The bleak philosophy of life reflected in the first reading certainly an antidote to the naïve optimism of those who believe that things will always turn out for the best. It also raises the question about the ultimate meaning of human life. Is there any enduring value or purpose that is worth striving for? This is a question to which the author of Ecclesiastes does not provide a final answer. But Jesus gives us in today’s gospel, namely to ‘make yourself rich in the sight of God’
But how do we become rich in the sight of God and resist the blandishments of the advertising industry? Our second reading today from St Paul’s Letter to the Colossians points out the way: ‘You must seek the things that are above, where Christ is’ (Col 3:1). These things are the counter-cultural values of love of God, service of others, especially the poor, and respect for creation. The God of Jesus Christ is a God who, in the words of the Magnificat, ‘fills the hungry with good things and sends the rich away empty’ (Lk 1:53).
RESTORATION OF SUNDAY MASS OBLIGATION
In March of 2020, Bishop Paul had dispensed with the obligation to Sunday Mass because of the COVID-19 pandemic.

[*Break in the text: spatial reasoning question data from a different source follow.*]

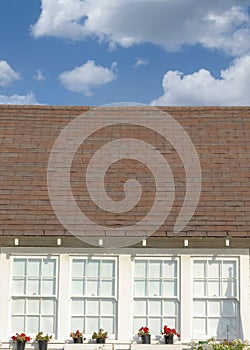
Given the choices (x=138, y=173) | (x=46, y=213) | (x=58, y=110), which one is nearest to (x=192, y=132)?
(x=138, y=173)

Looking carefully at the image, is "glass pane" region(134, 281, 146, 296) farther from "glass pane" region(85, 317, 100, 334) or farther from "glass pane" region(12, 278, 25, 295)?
"glass pane" region(12, 278, 25, 295)

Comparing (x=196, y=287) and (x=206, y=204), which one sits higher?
(x=206, y=204)

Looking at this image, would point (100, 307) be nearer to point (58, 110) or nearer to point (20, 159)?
point (20, 159)

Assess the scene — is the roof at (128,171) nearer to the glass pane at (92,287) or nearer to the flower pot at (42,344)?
the glass pane at (92,287)

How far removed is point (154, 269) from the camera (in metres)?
12.9

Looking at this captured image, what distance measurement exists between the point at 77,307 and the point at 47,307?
2.02 feet

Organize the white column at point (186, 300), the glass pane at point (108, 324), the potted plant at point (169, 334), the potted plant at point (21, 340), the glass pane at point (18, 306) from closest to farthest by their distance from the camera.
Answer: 1. the potted plant at point (21, 340)
2. the potted plant at point (169, 334)
3. the white column at point (186, 300)
4. the glass pane at point (108, 324)
5. the glass pane at point (18, 306)

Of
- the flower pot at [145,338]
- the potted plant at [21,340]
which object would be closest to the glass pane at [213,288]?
the flower pot at [145,338]

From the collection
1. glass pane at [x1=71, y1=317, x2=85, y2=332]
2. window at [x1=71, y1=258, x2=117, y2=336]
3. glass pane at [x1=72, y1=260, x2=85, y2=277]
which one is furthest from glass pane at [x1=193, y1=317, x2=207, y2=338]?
glass pane at [x1=72, y1=260, x2=85, y2=277]

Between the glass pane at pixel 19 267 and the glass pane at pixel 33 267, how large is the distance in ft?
0.36

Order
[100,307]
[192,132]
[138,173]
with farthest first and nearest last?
[192,132] → [138,173] → [100,307]

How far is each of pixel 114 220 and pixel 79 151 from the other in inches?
104

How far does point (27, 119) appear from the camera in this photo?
16188 mm

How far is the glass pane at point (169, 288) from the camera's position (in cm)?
1278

Now that the public pandemic restrictions have been lifted for public gatherings, including public worship, the Bishop has restored the Sunday obligation for Catholics in the Diocese of St. Paul, starting on Sunday, June 5, 2022, the Solemnity of Pentecost.
As has always been the case, anyone with a “serious reason” or a “grave cause” is excused from this obligation. Such reasons include:
– Anyone who is sick, symptomatic or recently exposed to COVID-19
– Anyone with serious health risk factors requiring them to avoid public spaces
– Anyone who cares for sick persons
– Anyone who cannot attend Mass because of frailty or old age.